>> Start Exercise input

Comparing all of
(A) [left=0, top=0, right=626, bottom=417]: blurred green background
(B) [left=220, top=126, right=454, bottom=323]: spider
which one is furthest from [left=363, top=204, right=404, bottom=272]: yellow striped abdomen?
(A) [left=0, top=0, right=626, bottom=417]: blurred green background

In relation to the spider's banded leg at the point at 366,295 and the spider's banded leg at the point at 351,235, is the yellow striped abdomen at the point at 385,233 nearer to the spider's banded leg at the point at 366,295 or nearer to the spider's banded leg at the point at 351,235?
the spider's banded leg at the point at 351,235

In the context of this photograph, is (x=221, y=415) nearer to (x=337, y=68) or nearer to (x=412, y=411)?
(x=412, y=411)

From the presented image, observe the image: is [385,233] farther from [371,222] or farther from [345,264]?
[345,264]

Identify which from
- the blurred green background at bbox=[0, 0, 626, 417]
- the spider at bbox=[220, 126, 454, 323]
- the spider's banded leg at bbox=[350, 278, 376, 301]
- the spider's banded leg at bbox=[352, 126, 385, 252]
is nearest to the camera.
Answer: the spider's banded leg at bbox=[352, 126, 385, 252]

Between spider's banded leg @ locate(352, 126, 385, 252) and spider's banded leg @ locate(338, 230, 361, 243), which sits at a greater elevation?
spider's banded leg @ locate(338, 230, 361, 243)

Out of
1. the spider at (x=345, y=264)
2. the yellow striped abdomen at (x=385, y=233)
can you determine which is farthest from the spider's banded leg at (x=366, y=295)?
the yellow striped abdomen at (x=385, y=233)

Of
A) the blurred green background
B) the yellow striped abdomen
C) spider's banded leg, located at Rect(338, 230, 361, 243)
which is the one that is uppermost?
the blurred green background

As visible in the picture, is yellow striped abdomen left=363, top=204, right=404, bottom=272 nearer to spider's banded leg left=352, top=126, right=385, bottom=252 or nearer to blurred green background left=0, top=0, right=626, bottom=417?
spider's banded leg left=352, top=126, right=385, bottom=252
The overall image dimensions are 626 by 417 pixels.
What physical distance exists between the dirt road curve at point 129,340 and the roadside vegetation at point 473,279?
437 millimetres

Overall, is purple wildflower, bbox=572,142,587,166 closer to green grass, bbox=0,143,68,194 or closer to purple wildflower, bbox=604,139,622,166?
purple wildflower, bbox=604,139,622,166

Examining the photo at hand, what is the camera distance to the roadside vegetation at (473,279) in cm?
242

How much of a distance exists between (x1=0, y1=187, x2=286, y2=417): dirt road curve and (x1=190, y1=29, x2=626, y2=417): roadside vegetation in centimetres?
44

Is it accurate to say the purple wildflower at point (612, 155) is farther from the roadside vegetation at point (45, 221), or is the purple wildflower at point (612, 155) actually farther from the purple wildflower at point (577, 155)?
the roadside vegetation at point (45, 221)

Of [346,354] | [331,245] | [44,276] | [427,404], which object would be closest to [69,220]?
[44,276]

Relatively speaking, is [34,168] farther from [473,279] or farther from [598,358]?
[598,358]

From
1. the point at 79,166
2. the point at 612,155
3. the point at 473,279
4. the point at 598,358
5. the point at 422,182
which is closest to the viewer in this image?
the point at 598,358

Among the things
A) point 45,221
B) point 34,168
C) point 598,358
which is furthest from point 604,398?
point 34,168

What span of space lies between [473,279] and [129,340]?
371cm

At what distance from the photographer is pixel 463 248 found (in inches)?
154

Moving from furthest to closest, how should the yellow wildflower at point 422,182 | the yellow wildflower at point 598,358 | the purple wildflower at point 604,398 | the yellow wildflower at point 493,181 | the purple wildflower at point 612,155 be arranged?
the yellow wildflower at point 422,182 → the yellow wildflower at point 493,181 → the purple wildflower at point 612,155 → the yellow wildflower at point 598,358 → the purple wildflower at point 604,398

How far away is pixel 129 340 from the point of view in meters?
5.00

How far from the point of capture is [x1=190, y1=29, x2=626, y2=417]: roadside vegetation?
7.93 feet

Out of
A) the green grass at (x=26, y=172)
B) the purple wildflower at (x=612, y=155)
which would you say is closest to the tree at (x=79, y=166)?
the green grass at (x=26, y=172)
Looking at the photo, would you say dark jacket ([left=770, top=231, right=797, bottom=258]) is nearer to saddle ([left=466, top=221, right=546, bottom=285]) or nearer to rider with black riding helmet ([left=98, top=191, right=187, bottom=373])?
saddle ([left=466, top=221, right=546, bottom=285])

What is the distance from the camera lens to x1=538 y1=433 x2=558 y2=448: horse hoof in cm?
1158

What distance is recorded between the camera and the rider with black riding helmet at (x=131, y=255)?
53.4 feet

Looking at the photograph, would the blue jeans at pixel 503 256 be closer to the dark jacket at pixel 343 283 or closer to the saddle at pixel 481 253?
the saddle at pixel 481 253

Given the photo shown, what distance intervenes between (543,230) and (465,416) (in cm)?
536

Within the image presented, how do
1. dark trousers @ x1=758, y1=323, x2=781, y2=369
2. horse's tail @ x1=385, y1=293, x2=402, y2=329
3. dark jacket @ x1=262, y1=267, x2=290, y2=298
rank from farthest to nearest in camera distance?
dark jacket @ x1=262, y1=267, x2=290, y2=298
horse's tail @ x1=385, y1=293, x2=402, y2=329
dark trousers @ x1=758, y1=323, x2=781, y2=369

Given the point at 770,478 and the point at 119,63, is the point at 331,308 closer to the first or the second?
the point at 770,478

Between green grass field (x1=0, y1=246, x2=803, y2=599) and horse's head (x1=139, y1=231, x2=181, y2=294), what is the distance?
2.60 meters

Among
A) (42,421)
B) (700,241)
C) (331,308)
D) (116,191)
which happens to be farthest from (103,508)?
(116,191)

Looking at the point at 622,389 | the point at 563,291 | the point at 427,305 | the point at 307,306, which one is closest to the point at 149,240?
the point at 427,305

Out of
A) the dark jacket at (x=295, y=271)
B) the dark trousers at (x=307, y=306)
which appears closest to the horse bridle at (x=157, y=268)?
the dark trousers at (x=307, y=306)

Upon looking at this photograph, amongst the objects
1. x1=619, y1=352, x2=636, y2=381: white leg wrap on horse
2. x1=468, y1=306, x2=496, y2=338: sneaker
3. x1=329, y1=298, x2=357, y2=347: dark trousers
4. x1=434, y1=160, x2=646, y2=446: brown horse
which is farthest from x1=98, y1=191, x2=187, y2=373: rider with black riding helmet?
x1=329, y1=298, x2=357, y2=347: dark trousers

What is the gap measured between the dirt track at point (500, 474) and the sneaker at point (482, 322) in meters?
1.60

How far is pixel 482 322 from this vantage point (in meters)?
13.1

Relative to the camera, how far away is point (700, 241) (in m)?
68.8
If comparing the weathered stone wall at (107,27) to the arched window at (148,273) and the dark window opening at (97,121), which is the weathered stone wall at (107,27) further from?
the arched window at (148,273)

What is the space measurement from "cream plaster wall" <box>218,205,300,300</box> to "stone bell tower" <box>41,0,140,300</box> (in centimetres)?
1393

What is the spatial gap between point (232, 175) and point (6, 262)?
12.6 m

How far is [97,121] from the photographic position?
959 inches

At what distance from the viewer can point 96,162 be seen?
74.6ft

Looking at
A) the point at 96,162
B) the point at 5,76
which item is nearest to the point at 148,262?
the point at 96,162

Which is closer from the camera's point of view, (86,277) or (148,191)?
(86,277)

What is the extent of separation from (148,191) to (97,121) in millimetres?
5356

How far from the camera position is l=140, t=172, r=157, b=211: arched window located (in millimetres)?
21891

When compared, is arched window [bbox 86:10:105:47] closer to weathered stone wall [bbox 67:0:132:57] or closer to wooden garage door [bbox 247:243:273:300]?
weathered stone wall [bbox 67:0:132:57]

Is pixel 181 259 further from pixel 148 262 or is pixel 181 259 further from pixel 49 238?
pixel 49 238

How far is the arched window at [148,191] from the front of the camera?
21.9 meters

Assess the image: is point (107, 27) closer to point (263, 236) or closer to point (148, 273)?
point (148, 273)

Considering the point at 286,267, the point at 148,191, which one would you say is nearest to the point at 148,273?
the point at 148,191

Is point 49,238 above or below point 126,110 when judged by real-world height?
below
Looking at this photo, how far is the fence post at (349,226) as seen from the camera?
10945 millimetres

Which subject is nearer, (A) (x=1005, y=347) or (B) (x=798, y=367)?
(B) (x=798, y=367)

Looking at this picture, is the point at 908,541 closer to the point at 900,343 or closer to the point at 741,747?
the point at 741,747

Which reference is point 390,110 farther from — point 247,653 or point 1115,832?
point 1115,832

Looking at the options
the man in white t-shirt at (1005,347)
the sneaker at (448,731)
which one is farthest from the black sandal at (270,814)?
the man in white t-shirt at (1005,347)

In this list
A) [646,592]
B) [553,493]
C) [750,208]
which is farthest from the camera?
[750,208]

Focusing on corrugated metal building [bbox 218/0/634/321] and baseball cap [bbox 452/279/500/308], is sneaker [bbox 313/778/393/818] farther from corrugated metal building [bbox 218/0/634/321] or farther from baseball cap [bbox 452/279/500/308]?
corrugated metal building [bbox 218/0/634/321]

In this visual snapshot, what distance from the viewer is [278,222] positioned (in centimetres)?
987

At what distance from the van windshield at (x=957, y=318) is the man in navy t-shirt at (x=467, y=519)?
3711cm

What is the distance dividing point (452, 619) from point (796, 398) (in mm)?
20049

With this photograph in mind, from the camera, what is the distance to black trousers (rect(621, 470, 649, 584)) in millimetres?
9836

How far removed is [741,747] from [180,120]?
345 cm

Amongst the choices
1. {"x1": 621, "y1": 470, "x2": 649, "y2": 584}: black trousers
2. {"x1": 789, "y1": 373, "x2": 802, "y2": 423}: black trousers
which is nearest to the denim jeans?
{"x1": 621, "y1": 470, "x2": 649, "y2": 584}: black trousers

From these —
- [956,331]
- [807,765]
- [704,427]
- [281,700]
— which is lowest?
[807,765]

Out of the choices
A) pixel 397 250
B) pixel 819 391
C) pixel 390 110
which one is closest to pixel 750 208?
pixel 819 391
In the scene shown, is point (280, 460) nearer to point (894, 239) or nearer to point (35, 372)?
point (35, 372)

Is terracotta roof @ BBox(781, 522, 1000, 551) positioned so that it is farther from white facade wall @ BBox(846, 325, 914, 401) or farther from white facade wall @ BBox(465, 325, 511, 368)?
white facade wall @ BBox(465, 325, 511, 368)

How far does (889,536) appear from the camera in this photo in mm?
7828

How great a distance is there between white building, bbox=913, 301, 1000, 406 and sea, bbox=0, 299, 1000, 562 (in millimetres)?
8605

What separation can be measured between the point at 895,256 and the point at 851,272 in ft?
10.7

>> End Exercise input

* [Your task]:
Transcribe exactly the line containing "From these —" and all remaining lines of the material, ending with the last one.

* [Answer to this problem]:
From these —
- [956,331]
- [807,765]
- [704,427]
- [281,700]
— which is lowest?
[807,765]

Out of the choices
A) pixel 397 250
B) pixel 819 391
C) pixel 390 110
which one is closest to pixel 750 208?
pixel 819 391
In the scene shown, is point (280, 460) nearer to point (894, 239) or nearer to point (35, 372)?
point (35, 372)

Is terracotta roof @ BBox(781, 522, 1000, 551) positioned so that it is farther from white facade wall @ BBox(846, 325, 914, 401) or farther from white facade wall @ BBox(465, 325, 511, 368)?
white facade wall @ BBox(465, 325, 511, 368)

How far does (889,536) appear from the camera in this photo in mm?
7828

How great a distance is there between white building, bbox=913, 301, 1000, 406 and sea, bbox=0, 299, 1000, 562 (in millimetres)?
8605

What separation can be measured between the point at 895,256 and the point at 851,272 in ft?
10.7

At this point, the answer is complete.